Mr. Boyle repeatedly denied any knowledge of the Yablonski murders, telling the jury that the crime had “sickened me.”

The state's case was developed by a team of investigators from the Federal Bureau of Investigation and the Pennsylvania state police.

The three convicted gunmen, Paul Gilly, Mr. Martin and Claude Vealey, all of Cleveland, left a trail of evidence at and near the murder scene, the Yablonskis' Clarksville, Pa., farmhouse. Mr. Vealey was arrested 17 days after the bodies were discovered on Jan. 5, 1970.

Other arrests followed in February, 1970, and within two months the bureau had arrested five of the conspirators — the three hired killers, Mr. Gilly's wife, Annette, and her father, Silous Huddleston, a U.M.W. local union president in Tennessee.

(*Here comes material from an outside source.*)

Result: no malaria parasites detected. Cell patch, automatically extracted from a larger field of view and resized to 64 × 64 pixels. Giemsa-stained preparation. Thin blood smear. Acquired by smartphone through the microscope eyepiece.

Last Sept. 6, Mr. Sprague disclosed that William J. Turnblazer, the District 19 president, made a full confession during August, implicating not only himself but also naming Mr. Boyle as the “instigator” of the Yablonski killings.

In testimony here this week, Mr. Turnblazer said that on June 23, 1969, Mr. Boyle had taken Mr. Turnblazer aside at the union's headquarters in Washington, D.C., and, in the presence of another union official, ordered the “assassination.”